The Squire could not help chuckling. “In that case, my boy, you will never have her—not if you live to be as old as Methuselah.”
“Time will prove, sir.”
“And look ye here. There must be no more walks in the shrubbery, no more gallivanting together among the woods. Do you understand?”
“Perfectly, sir. Your words could not be plainer.”
“I mean them to be plain. There seems to be no harm done so far, but it’s time this nonsense was put a stop to. Miss Culpepper must marry in a very different sphere from yours.”
“Pardon the remark, sir, but you were quite willing to take Mr. Edward Cope as your son-in-law. Now, I consider myself quite as good a man as Mr. Cope—quite as eligible a suitor for your daughter’s hand.”

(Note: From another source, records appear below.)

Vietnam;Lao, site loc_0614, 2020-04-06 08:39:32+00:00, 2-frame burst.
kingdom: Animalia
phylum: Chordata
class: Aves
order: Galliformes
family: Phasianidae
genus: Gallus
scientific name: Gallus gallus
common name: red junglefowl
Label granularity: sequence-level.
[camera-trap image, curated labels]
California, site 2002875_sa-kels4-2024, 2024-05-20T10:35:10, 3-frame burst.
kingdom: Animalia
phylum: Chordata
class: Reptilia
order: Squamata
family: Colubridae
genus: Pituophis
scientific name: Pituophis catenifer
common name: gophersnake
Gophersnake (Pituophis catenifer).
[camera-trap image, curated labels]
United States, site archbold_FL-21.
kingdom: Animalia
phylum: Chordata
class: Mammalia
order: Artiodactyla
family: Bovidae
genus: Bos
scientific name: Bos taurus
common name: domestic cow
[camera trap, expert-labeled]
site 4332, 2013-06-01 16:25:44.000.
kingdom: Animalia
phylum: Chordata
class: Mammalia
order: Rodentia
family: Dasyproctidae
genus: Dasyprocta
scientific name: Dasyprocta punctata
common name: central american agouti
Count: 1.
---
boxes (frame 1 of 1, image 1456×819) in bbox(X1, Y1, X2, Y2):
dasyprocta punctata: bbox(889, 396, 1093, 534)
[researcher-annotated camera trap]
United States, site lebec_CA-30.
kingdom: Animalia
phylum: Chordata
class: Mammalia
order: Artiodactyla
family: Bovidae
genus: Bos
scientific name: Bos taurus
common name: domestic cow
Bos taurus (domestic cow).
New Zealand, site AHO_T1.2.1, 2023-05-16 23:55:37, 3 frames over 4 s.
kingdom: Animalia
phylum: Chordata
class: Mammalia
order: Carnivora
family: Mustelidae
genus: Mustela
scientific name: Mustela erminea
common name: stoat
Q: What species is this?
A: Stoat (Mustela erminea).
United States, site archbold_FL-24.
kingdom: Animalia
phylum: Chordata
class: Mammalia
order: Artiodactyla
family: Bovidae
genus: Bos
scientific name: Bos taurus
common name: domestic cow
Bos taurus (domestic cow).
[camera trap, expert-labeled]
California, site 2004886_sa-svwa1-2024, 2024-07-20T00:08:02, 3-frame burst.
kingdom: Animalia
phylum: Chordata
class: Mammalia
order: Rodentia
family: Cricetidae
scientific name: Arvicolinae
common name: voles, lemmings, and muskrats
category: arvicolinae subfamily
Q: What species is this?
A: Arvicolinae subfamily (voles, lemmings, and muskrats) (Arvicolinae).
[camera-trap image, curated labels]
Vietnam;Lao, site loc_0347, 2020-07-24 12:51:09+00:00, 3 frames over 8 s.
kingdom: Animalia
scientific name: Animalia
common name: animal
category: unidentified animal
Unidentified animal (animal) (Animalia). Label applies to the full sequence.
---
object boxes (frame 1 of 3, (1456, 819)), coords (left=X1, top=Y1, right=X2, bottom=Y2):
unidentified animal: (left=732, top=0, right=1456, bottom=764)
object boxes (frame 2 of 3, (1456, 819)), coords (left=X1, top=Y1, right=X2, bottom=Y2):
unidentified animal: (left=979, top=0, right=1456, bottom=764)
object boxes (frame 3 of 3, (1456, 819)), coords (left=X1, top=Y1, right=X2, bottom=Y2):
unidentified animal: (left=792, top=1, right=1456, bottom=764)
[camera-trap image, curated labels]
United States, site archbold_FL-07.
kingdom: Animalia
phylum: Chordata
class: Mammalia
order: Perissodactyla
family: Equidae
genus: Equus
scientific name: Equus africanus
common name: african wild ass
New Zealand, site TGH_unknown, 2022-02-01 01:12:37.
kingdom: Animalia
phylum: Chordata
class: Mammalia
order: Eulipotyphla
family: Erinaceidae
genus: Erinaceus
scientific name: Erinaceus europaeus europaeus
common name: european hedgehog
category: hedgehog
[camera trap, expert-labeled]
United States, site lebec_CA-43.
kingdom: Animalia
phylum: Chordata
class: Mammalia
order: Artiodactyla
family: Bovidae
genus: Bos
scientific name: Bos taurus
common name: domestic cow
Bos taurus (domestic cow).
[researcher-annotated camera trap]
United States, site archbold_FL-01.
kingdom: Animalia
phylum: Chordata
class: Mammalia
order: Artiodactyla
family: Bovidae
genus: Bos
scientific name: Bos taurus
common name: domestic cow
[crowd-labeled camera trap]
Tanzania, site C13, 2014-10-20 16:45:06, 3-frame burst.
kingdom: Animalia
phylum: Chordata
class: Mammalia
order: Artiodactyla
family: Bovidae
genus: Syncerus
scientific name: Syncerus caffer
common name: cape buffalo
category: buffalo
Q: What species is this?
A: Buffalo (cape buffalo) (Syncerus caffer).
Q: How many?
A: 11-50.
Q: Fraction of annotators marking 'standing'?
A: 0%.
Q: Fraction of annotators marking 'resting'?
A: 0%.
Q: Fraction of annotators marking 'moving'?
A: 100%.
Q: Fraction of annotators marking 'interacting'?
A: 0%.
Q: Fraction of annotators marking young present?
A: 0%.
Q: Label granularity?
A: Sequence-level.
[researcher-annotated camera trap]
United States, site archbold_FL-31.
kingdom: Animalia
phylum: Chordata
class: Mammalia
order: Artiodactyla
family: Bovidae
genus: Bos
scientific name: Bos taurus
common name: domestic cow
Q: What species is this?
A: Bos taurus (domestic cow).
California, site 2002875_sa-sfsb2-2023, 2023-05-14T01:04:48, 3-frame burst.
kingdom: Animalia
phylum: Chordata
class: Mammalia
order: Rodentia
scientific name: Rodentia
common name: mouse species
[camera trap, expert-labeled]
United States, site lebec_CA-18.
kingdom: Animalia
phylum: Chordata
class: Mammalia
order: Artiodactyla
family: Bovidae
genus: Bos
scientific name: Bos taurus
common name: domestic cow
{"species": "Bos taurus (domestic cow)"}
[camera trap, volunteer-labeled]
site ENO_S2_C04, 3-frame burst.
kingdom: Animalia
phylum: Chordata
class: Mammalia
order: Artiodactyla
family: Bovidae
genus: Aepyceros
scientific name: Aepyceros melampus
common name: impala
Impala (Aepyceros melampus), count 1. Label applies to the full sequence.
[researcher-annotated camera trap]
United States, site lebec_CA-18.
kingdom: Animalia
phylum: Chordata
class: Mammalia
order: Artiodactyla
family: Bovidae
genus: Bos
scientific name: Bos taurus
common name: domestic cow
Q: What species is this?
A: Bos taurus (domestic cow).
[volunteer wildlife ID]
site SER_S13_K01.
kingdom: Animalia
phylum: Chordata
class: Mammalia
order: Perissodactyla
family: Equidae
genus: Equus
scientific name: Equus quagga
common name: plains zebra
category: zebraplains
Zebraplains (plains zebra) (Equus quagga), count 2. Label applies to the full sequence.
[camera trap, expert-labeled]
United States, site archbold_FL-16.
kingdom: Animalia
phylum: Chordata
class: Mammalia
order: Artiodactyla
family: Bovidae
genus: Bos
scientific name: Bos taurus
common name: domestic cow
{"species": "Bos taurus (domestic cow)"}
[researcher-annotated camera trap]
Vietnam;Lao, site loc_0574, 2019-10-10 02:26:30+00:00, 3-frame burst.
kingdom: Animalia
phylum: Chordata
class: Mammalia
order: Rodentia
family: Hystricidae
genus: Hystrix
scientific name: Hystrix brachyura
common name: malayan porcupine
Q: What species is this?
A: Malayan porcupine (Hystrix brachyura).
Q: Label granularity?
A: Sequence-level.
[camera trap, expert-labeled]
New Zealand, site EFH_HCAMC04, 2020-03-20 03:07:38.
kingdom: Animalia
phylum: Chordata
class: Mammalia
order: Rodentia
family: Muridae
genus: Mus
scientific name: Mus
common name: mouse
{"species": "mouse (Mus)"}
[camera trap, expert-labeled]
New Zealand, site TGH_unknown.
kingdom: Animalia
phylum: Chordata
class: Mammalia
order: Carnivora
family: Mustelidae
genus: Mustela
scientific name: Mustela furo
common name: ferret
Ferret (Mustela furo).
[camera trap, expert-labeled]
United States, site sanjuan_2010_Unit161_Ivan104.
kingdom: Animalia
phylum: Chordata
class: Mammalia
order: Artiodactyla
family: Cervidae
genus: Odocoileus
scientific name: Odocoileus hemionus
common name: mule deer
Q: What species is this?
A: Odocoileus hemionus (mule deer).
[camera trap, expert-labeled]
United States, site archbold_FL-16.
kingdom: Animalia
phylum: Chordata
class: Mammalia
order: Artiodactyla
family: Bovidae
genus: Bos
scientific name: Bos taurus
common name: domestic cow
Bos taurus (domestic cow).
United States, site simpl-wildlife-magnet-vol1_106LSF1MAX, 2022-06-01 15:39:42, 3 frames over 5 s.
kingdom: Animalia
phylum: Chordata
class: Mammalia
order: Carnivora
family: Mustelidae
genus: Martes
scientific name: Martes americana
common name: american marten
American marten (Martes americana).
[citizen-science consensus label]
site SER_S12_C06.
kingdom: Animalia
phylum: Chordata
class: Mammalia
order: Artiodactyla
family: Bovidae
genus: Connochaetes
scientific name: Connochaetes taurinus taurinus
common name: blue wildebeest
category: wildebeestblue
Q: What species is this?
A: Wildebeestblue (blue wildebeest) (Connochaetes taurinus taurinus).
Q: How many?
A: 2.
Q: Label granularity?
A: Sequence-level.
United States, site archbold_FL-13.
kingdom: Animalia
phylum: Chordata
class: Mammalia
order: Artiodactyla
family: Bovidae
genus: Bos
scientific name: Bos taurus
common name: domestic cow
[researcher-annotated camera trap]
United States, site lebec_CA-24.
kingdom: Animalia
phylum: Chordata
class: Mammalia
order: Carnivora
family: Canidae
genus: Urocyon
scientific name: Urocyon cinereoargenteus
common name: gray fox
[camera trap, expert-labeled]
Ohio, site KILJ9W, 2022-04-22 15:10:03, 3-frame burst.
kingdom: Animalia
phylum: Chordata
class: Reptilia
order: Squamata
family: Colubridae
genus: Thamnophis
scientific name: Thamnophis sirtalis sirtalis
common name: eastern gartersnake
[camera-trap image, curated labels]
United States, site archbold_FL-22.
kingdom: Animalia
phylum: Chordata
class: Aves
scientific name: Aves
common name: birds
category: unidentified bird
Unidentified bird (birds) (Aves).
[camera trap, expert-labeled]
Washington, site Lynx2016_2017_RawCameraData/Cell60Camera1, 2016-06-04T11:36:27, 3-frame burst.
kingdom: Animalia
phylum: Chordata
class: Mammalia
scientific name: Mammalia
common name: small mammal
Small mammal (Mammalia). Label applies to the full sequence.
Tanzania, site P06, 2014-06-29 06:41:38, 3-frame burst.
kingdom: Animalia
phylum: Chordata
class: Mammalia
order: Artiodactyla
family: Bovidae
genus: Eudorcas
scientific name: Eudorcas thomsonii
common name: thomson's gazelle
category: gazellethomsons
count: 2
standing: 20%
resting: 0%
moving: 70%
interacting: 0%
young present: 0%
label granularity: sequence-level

“Then I don’t. Besides, young Cope would never have had the chance of getting her if he hadn’t been the son of my oldest friend; the son of the man to whose bravery I owe my life itself. Master Edward owes it to his father and not to himself that I ever sanctioned his engagement to Miss Culpepper.”
“I am indebted for this good turn to Mrs. McDermott,” said Tom to himself, as he walked homeward through the park. “It will only have the effect of bringing matters to a climax a little earlier than I intended, but it will not alter my plans in the least.”
“Fanny has been exaggerating as usual,” was the Squire’s comment. “There was something in it, no doubt, and it’s just as well to have crushed it in the bud; but I think it’s hardly worth while to say anything to Jenny about it.”
A week later, the Squire happened to be riding on his white pony along the high road that fringed one side of Knockley Holt, when, to his intense astonishment, he heard the regular monotonous puffing and saw the smoke of a steam engine that was apparently hard at work behind a clump of larches in the distance. Riding up to the spot, he found some score or so of men all busily engaged. They were excavating a hole in the hill-side, filling-in stout timber supports as they got deeper down; the engine on the top being employed to hoist up the earth in big bucketfuls as fast as it was dug out.
“What’s all this about?” inquired the Squire of one of the men; “and who’s gaffer here?”
“Mr. Bristow, he be the gaffer, sur, and this hole be dug by his orders.”
“Oh, ho! that’s it, is it? And how deep are you going to dig the hole, and what do you expect to find when you get to the bottom?”
“I don’t rightly know, sur, but I should think we be digging for water.”
“A likely tale that! What the dickens should anybody want water for when we haven’t had a dry day for seven weeks?”
“Our foreman did say, sur, as how Mr. Bristow was going to have a hole dug clean through, so as to make a short cut like to the other side of the world. Anyhow, it be mortal dry work.”
The Squire gave a grunt of dissatisfaction, and rode off. “What queer crotchet has that young jackanapes got into his head now?” he muttered to himself. “It’s just possible, though, that there may be a method in his madness.”